The low initial interest rates offered by ARMs make them attractive during
periods when interest rates are high, or when homeowners only plan to stay
in their home for a relatively short period. Similarly, homebuyers may find
it easier to qualify for an ARM than a traditional loan. However, ARMs are
not for everyone. If you plan to stay in your home long-term or are hesitant
about having loan payments that shift from year-to-year, then you may prefer
the stability of a fixed-rate mortagage.
Components
of adjustable-rate mortgages
Adjustable-rate mortgages have three primary components: an index, margin,
and calculated interest rate.
Index
The interest rate for an ARM is based on an index that measures the lender's
ability to borrow money. While the specific index used may vary depending
on the lender, some common indexes include U.S. Treasury Bills and the
Federal Housing Finance Board's Contract Mortgage Rate. One thing all indexes
have in common, however, is that they cannot be controlled by the lender.
Margin
The margin (also called the "spread") is a percentage added to the
index in order to cover the lender's administrative costs and profit. Though
the index may rise and fall over time, the margin usually remains constant
over the life of the loan.
Calculated
interest rate
By adding the index and margin together, you arrive at the calculated interest
rate, which is the rate the homeowner pays. It is also the rate to which any
future rate adjustments will apply (rather than the "teaser rate," explained
below).
Adjustment
periods and teaser rates
Because
the interest rate for an ARM may change due to economic conditions,
a key feature to ask your lender about is the adjustment
period--or how often your interest rate may change. Many
ARMS have one-year adjustment periods, which means the interest
rate and monthly payment is recalculated (based on the index)

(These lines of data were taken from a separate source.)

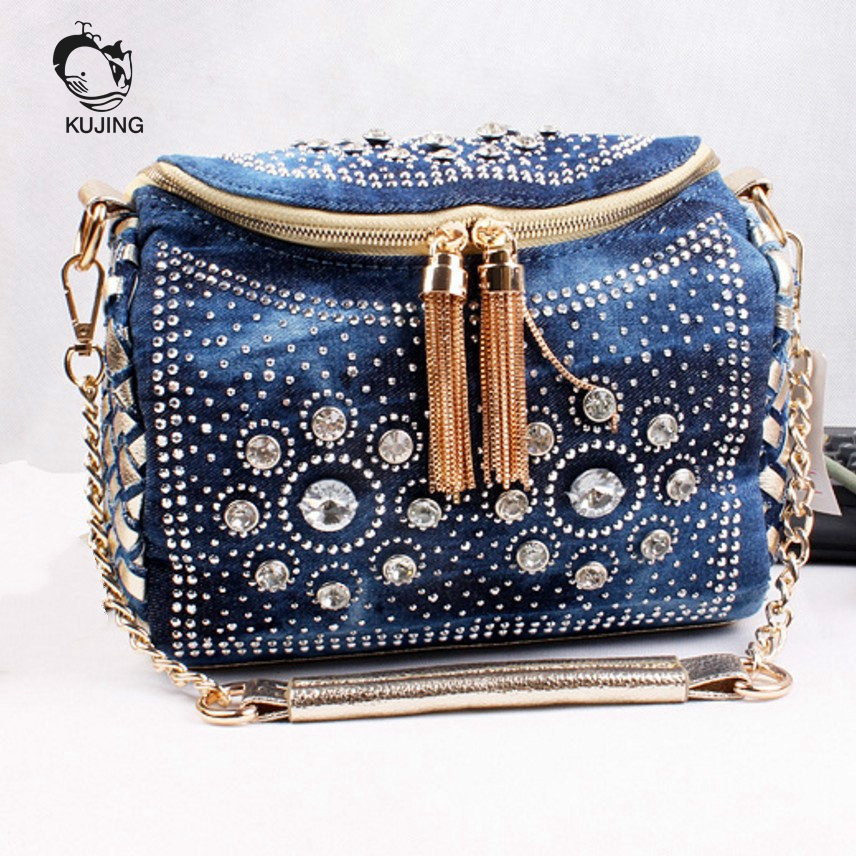 KUJIN Fashion Handbag High Quality Denim Woman Bag Hot Braided Woman Handbag Woman Shoulder Messenger Bag Cheap Women Casual Bag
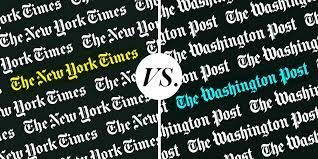 Washington Post vs. the New York Times ...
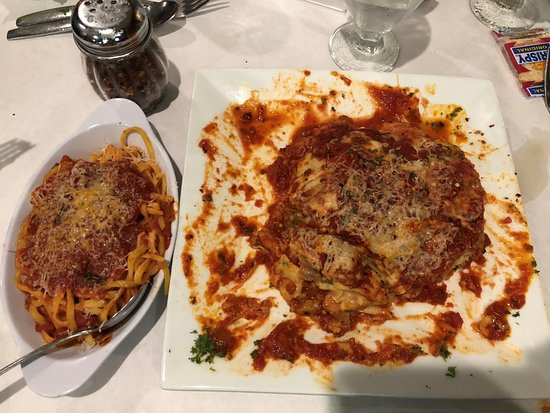 Lancaster, NY: Eggplant Parm - So much food, I could only eat half of it...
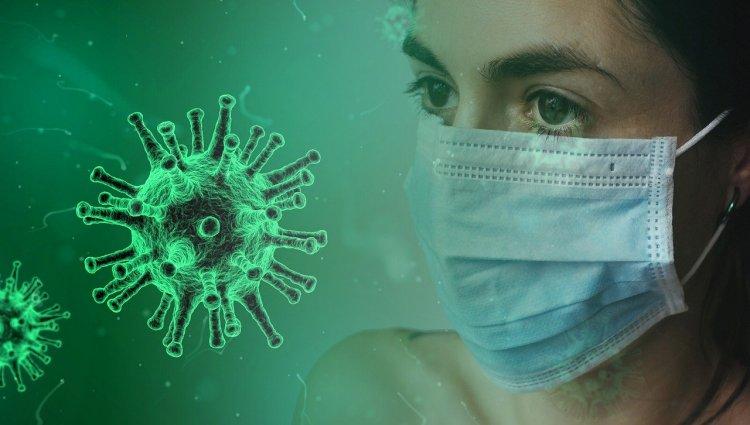 В Башкирии у 107 человек подозревают коронавирус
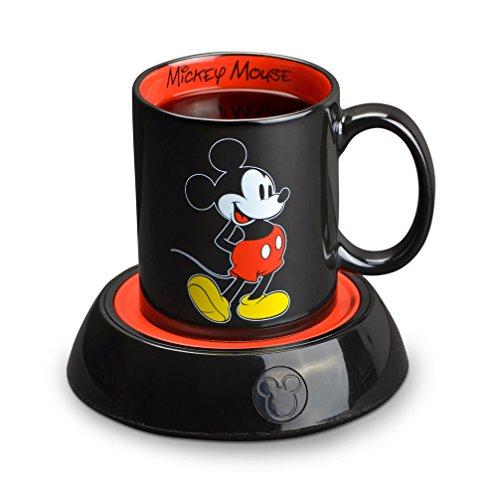 Amazon: Taza de Mickey Mouse con calentador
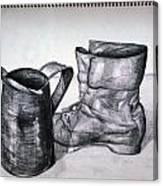 Still Life With Boot Canvas Print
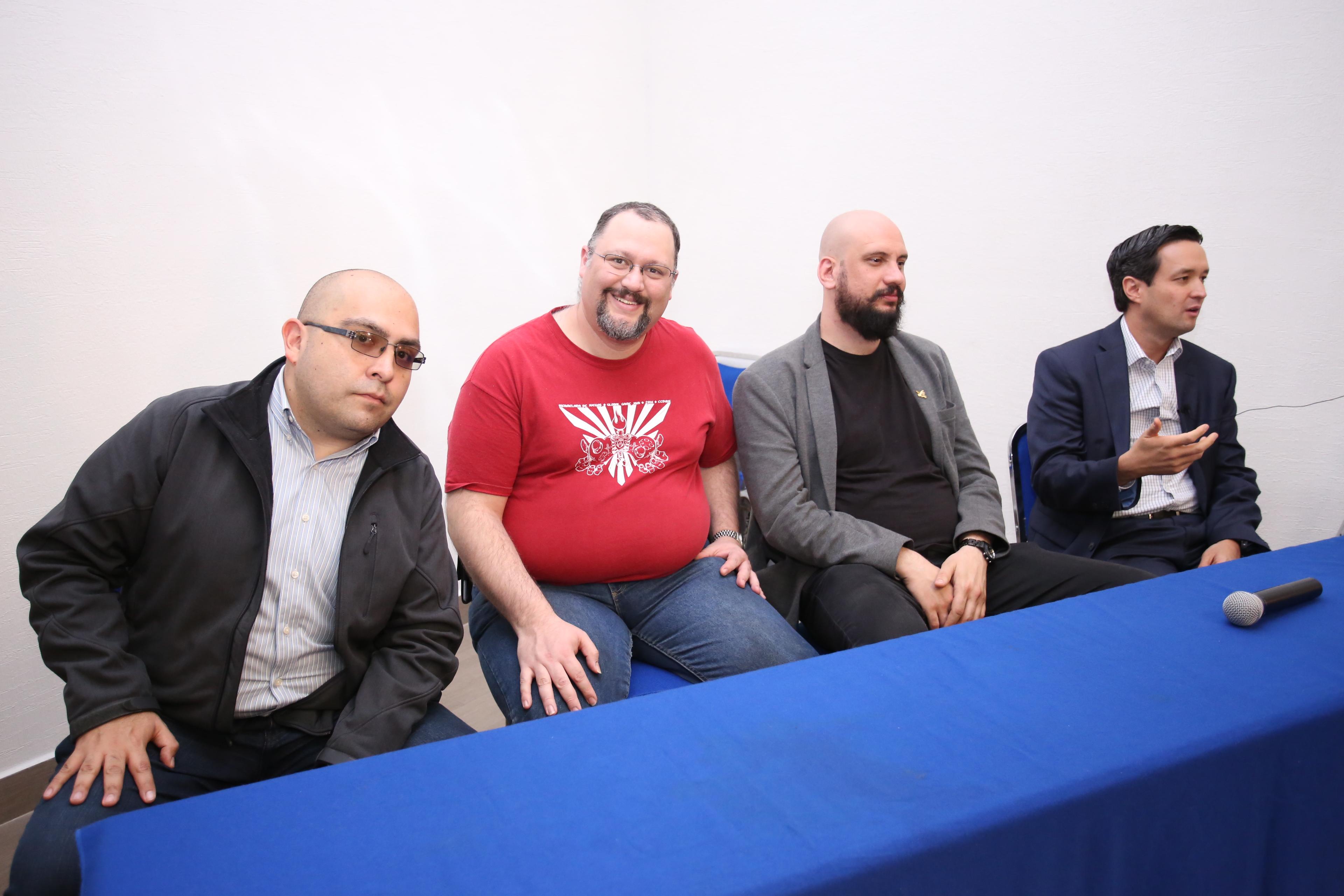 """Se lleva a cabo el Taller: """"Producción y Comercialización de Videojuegos"""", en el marco de las Jornadas Expo Ingenio 2017"""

every year. Depending on the lender, longer adjustment periods
are also available.
An
ARM can also have an initial adjustment period based on
a "teaser rate," which is an artificially low
introductory interest rate offered by a lender to attract
homebuyers. Usually, teaser rates are good for 6 months
or a year, at which point the loan reverts back to the
calculated interest rate. Remember, too, that most lender
will not use the teaser rate to qualify you for the loan,
but instead use a 7.5% interest rate (or calculated interest
rate if it is lower).
Rate
caps
To protect homebuyers from dramatic rises in the interest rate, most ARMs have "caps" that
govern how much the interest rate may rise between adjustment periods, as well
as how much the rate may rise (or fall) over the life of the loan. For example,
an ARM may be said to have a 2% periodic cap, and a 6% lifetime cap. This means
that the rate can rise no more than 2% during an adjustment period, and no
more than 6% over the life of the loan. The lifetime cap almost always applies
to the calculated interest rate and not the introductory teaser rate.
Payment
caps and negative amortization
Some ARMs also have payment caps. These differ from rate caps by placing a
ceiling on how much your payment may rise during an adjustment period. While
this may sound like a good thing, it can sometimes lead to real trouble.
For
example, if the interest rate rises during an adjustment
period, the additional interest due on the loan payment
may exceed the amount allowed by the payment cap--leading
to negative amortization. This means the balance due on
the loan is actually growing, even though the homeowner
is still making the minimum monthly payment. Many lenders
limit the amount of negative amortization that may occur
before the loan must be restructured, but it's always wise
to speak with your lender about payment caps and how negative
amortization will be handled.
Buying
a home is one of the largest financial investments
you will ever make.
Make your decision with confidence...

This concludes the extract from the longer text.